----- Kutipan Teks -----
KUPANG--MICOM: Klaim Indonesia atas pencemaran minyak di Laut Timor akibat meledaknya sumur minyak Montara pada 21 Agustus 2009, ditolak lagi oleh PTTEP Australia, perusahaan yang bertanggungjawab atas tumpahan minyak di perairan Indonesia.
"Penolakan tersebut mengacu pada laporan ilmiah yang menyatakan bahwa tumpahan minyak tidak mencapai pantai-pantai di Indonesia," kata pemerhati masalah Laut Timor Ferdi Tanoni di Kupang, Minggu (14/11), mengutip laporan jaringan Yayasan Peduli Timor Barat (YPTB) dari Canberra yang terus memantau perkembangan gugatan tersebut.
PTTEP Australasia milik Thailand itu sedang digugat oleh pemerintah Indonesia sebesar US$2,4 miliar sebagai kompensasi atas tumpahan minyak mentah di perairan Indonesia di Laut Timor yang bersumber dari kilang Montara yang meledak pada 21 Agustus 2009.
Minyak dan kondensat tersebut, dilaporkan tertumpah ke dalam Laut Timor selama 74 hari setelah sumur Montara meledak pada 21 Agustus 2009.
Tanoni yang juga Direktur YPTB itu mengatakan pada Kamis (10/11), juru bicara anak perusahaan PTTEP Australasia milik Thailand di Australia mengatakan perusahaan itu telah mengantisipasi berbagai kemungkinan atas tumpahan minyak, dan telah menerima dokumen pada 13 Oktober berkaitan dengan klaim Indonesia untuk kompensasi.
-----
Tugas = Menurut berita tentang tumpahan minyak Montara, berapa lama minyak dan kondensat tertumpah ke Laut Timor?
----- Bahan Terkumpul -----
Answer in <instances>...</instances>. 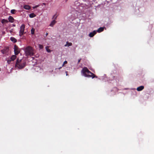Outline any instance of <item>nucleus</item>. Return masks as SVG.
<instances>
-----
Jawaban = Selama 74 hari setelah sumur Montara meledak pada 21 Agustus 2009.